Desserts

Desserts

By
Pam Talimanidis
Contains
15 recipes
Published by
Hardie Grant Books
ISBN
9781742704869
Photographer
Mark Roper

Although we often think of Greek desserts as being sweet, syrupy things such as baklava, ravani and patzavoura, these sweets are generally not eaten after a meal. Instead they are eaten in the late afternoon when friends drop in, or when we go out for a volta – an evening stroll with friends to a coffee shop.

In Greece, the evening meal is eaten late – sometimes as late as midnight – and is generally finished with a plate of seasonal fresh fruit. In summer, this will probably be a slice of peponi (a green melon similar to honeydew) or a thick slice of watermelon, straight from the fridge, or perhaps a bowl of plump, black cherries. Autumn brings some of my favourite fruits, figs and grapes, and even in winter there are apples and pears.

Back in Australia at A La Grecque, I love incorporating fruit into our desserts. In the summer, some of the most popular desserts are slow-roasted stone fruits, such as nectarines, peaches or plums. The slow cooking evaporates some of the juices and intensifies the flavour beautifully. We serve them simply, with yoghurt, cream and brown sugar.

Many fruits make wonderful tarts and are especially good when served with custard. One of my favourite combinations is fig, prune and mascarpone. This tart is very elegant, the custard stays soft and melting and the fruit steeped in port has a wonderful flavour. Another simple yet effective way of transforming fresh or poached fruit into a special dessert is to serve it with custard, mascarpone or ice cream and a sweet, buttery sablé biscuit.

Grapes can be wonderful cooked into a tarte tatin, especially when combined with ripe figs. And nothing can beat them when served fresh with a slice of creamy feta cheese. When figs are abundant I like to poach them in amaretto syrup to serve with almond cake. They are also a taste sensation eaten straight from the tree. As soon as they begin to droop, soft and heavy on the branches, they should be picked and eaten immediately. Once the skin is peeled back the flesh inside is like jam – purple, moist and sweet.

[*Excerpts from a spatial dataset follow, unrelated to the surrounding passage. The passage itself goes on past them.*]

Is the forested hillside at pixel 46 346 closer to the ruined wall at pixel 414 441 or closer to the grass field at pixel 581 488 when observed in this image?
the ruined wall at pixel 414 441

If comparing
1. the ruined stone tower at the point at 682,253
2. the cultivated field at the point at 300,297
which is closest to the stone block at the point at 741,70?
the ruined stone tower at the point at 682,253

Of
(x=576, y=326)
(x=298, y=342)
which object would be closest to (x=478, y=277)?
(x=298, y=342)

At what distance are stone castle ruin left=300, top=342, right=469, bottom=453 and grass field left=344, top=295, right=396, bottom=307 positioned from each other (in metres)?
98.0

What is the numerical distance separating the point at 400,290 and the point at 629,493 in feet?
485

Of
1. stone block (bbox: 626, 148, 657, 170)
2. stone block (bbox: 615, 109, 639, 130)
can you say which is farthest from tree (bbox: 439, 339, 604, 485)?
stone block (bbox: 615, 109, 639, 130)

One of my favourite autumn fruits is the quince. At home in Lorne, when the nights start to get cold, we light our wood-burning stove and put a dish of quinces in the oven to bake with some honey and butter. They can be eaten warm with lots of custard and pure cream, baked into a tart or even added to a casserole of braised pork.

Almonds, walnuts, lemon and semolina feature in many Greek desserts. The nuts add texture and a delicious toasted flavour to many cakes or sweets that are made with semolina and soaked in lemony syrup. Halva semolina was Yiayia’s speciality and was greatly loved by the children.

Another of Yiayia’s favourite recipes was pashka. I believe that she was given the recipe by her koumbara (maid-of-honour), who brought it to Greece when she migrated there from Russia many decades ago. Pashka is the perfect celebration dessert. It is a delicious ricotta custard, flavoured with fruit, nuts and rosewater, and it can be dressed up with violets and served in a stemmed glass for a special occasion.

At A La Grecque, we make all of our own ice creams. There are endless possibilities when one has a good ice cream machine. Most fruits make wonderful sorbets and ice creams, while chocolate is a perennial favourite. I like to add a little brandy to my chocolate ice cream, which makes it smooth, creamy and rich. It is delicious served just on its own, but can be teamed with fruit, nuts, biscuits or a tart to make a stunning dessert.